De l'autre côté des Alpes, un tel cas de figure ne pourrait se produire : les mouvements sociaux y sont interdits dans les transports à cette période.

À l'aube des fêtes de Noël, des Français risquent bien de rester à quai. Deux TGV sur cinq sont annulés entre vendredi et dimanche en raison d'une grève des chefs de bord décidée par un collectif indépendant des syndicats traditionnels. Pour plusieurs dizaines de milliers de personnes, être à l'heure le soir du réveillon ou le jour de Noël représente un véritable casse-tête. Les Italiens, en revanche, passeront les fêtes sans cette préoccupation.

De l'autre côté des Alpes, un tel phénomène est tout simplement... illégal. Depuis 1990, la loi italienne interdit les grèves chez les entreprises de transports à certaines périodes de l'année. Les fêtes de Noël et les célébrations du Nouvel an, elles aussi en suspens en France, sont concernées.

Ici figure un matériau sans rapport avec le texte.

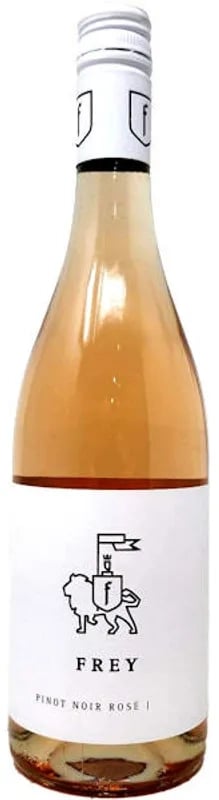 Pinot Noir Rosé 2025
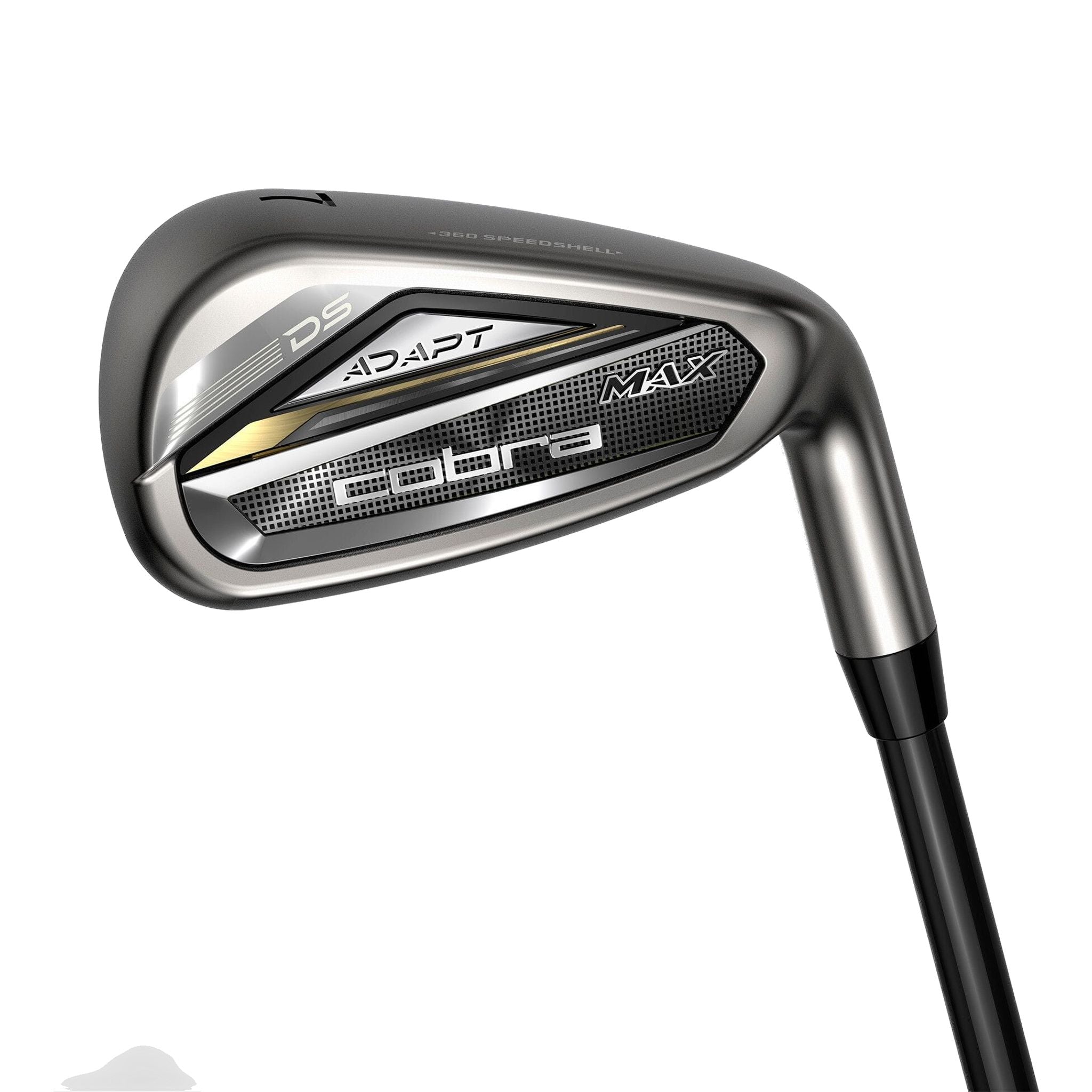 Fer à repasser Cobra DS Adapt Max Single pour femmes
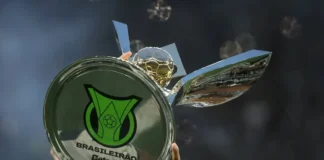 Elencos curtos ou profundos? O impacto da rotação no início do Brasileirão 2026 rotação no início do Brasileirão 2026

Du 19 décembre au 7 janvier, les Italiens travaillant dans ce secteur ne peuvent faire valoir leur droit de grève, tout comme à Pâques, à la Toussaint, ou encore lors des premiers départs en vacances d'été, fin juin et début juillet. En cas de non-respect de cette règle stricte, la loi prévoit des amendes pour les grévistes et des sanctions financières pour les syndicats.

Une idée déjà dans le débat en France

Ces dernières années, des élus de droite ont tenté de copier le modèle italien dans l'Hexagone. En 2019, la présidente de la région des Pays-de-la-Loire, Christelle Morançais (ex-LR), avait proposé sur LCI "que les grèves dans les transports publics soient interdites les jours de grands départs, les veilles de vacances scolaires et les jours fériés". "Je ne suis pas contre le droit de grève, mais pour le droit de circuler, de travailler", faisait-elle valoir.

Sa position n'avait alors pas été entendue par le gouvernement, qui n'a pas légiféré en ce sens, et qui ne compte non pas procéder à des réquisitions, "encadrées juridiquement et même constitutionnellement", a rappelé ce jeudi le ministre des Transports, Clément Beaune, sur franceinfo. Mais Christelle Morançais, elle, compte toujours placer sa proposition dans le débat public. "Rien n'interdit au Parlement de voter l'interdiction de la grève les jours de fête, il serait même grand temps", a-t-elle affirmé ce jeudi dans un communiqué.